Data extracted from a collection

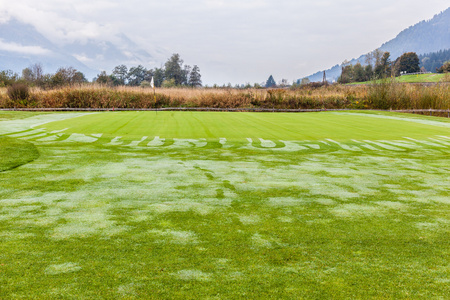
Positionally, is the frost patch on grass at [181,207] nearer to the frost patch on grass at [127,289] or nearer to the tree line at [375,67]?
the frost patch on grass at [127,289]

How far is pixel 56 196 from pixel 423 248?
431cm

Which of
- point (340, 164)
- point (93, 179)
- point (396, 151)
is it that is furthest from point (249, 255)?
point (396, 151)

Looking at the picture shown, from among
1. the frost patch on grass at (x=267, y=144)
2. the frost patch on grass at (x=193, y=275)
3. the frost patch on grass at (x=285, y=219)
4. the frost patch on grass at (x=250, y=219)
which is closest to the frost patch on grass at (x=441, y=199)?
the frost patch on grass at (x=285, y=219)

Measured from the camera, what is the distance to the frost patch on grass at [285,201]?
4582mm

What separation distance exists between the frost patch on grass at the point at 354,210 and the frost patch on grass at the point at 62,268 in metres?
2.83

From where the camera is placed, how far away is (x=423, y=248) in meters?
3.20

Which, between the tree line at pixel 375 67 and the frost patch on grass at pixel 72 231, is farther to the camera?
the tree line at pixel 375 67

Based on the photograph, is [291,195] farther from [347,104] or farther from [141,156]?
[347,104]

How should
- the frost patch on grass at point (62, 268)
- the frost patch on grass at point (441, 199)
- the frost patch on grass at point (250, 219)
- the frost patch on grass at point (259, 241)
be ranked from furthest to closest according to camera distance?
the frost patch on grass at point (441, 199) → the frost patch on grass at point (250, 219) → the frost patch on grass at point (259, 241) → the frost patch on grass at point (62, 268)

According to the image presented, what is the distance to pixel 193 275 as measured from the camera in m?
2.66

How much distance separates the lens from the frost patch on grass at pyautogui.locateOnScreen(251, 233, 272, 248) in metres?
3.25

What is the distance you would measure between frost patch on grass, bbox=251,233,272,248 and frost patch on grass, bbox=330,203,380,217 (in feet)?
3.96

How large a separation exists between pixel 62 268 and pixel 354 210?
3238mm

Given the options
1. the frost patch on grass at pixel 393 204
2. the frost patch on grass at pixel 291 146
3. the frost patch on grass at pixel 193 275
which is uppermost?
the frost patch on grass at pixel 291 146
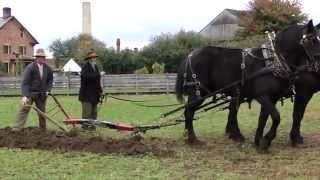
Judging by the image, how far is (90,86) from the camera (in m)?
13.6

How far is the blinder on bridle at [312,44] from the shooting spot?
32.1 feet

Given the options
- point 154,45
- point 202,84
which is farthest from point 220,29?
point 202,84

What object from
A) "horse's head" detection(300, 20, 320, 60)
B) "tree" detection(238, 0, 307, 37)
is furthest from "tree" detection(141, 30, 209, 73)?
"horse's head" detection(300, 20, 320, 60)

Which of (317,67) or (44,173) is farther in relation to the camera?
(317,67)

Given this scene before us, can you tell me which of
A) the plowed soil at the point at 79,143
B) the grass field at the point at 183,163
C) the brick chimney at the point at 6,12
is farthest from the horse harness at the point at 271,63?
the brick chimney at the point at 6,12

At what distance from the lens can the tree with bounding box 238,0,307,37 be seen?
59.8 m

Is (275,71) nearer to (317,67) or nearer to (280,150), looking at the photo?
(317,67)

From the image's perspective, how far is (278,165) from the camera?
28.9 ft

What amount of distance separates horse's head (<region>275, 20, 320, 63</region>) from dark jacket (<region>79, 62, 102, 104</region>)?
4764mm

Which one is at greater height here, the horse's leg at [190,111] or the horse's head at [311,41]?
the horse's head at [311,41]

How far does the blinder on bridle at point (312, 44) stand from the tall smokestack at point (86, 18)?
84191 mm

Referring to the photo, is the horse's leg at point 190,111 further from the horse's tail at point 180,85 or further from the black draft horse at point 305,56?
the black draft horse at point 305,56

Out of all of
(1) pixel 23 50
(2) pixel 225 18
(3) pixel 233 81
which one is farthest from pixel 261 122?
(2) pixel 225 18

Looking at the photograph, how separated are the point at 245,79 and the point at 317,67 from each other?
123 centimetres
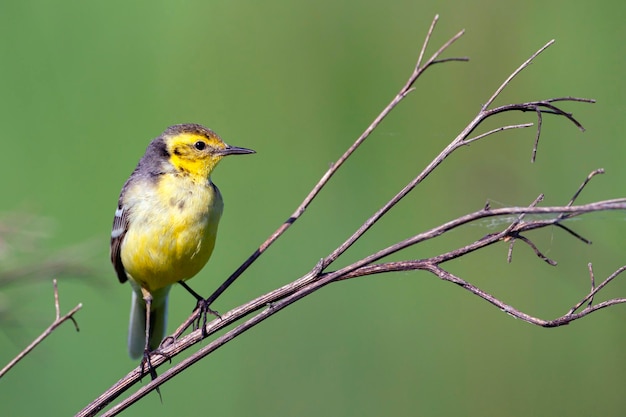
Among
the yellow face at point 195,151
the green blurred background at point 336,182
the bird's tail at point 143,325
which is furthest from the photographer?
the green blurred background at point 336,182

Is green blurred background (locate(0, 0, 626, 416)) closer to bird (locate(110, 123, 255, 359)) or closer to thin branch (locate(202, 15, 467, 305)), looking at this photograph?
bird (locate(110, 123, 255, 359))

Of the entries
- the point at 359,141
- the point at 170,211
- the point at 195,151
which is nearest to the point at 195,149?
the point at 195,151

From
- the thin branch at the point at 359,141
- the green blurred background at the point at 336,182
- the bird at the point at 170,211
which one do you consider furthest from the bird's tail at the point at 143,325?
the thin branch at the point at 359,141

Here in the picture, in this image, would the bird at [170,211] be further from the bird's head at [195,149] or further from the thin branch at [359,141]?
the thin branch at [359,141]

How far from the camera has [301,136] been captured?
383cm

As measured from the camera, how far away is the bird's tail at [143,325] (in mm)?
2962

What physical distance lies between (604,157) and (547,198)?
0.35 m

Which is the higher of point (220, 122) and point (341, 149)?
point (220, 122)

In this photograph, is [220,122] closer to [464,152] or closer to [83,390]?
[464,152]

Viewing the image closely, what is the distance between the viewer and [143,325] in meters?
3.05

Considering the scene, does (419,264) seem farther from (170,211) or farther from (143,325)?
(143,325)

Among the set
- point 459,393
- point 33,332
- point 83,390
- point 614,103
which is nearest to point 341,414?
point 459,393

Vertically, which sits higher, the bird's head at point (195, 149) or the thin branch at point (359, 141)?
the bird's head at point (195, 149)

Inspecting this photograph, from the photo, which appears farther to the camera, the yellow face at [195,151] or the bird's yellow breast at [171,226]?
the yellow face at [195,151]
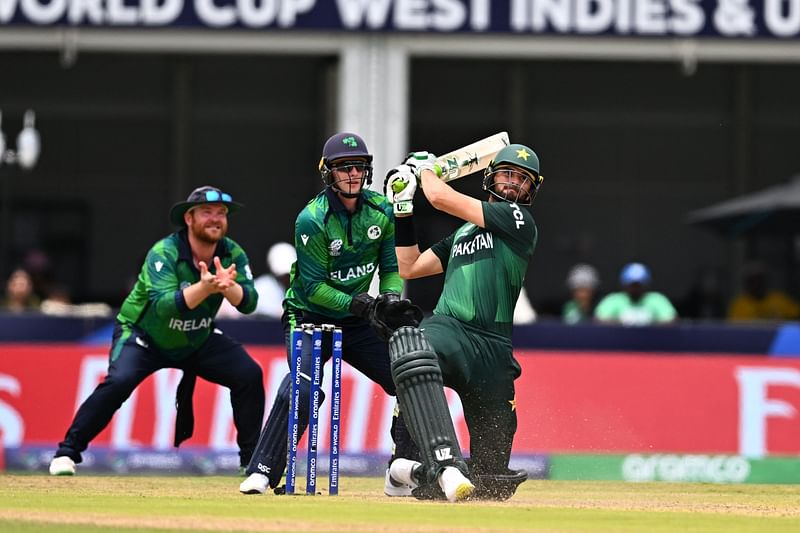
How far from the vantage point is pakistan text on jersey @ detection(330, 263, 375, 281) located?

--

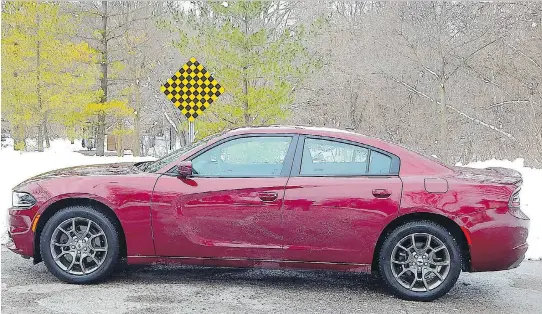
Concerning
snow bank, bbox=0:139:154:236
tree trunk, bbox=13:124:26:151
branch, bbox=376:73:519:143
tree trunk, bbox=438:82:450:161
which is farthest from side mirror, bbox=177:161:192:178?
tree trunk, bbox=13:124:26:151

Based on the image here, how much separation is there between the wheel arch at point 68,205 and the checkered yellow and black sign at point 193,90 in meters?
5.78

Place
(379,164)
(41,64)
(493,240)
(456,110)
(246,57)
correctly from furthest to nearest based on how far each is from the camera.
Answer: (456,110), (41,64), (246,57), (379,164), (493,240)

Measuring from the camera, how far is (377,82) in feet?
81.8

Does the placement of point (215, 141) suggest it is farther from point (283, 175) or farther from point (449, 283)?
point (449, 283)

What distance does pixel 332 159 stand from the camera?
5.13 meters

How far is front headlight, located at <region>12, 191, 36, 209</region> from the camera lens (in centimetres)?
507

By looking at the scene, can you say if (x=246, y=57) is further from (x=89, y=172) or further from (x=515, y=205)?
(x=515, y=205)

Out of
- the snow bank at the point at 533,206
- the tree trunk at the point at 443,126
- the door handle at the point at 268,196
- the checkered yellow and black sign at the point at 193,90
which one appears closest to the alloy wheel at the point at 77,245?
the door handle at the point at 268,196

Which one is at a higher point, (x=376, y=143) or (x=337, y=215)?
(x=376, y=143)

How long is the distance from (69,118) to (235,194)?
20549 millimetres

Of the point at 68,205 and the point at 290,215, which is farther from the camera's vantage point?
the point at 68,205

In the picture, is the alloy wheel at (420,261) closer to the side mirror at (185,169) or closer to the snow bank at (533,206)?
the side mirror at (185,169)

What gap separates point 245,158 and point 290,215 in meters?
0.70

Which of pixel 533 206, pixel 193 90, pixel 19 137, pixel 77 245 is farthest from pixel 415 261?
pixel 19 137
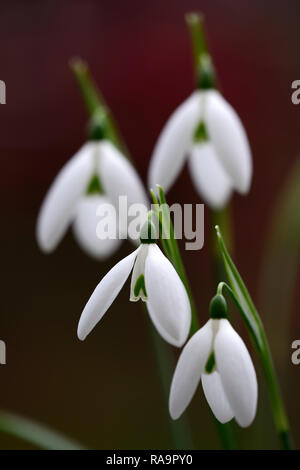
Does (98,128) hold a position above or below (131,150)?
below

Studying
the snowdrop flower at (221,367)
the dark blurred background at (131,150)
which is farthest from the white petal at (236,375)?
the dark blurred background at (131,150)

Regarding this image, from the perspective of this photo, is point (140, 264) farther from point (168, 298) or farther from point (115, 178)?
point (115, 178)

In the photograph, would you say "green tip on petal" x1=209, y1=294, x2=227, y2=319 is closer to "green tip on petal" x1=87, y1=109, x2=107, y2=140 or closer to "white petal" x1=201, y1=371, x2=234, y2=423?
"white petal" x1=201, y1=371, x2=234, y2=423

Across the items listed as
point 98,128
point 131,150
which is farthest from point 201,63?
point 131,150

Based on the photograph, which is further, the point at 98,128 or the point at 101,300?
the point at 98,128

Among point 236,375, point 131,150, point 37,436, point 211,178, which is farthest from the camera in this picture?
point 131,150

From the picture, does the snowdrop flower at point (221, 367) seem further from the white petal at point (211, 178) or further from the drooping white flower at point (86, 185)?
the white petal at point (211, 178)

▸ **THE EXERCISE**
Filter the listing above and copy every line that contains the word "draft", treating uppercase and lowercase as different.

▸ **WRITTEN ANSWER**
Referring to the photo, is the horse's leg at point 190,111 further from the horse's tail at point 180,85 or further from the black draft horse at point 305,56?
the black draft horse at point 305,56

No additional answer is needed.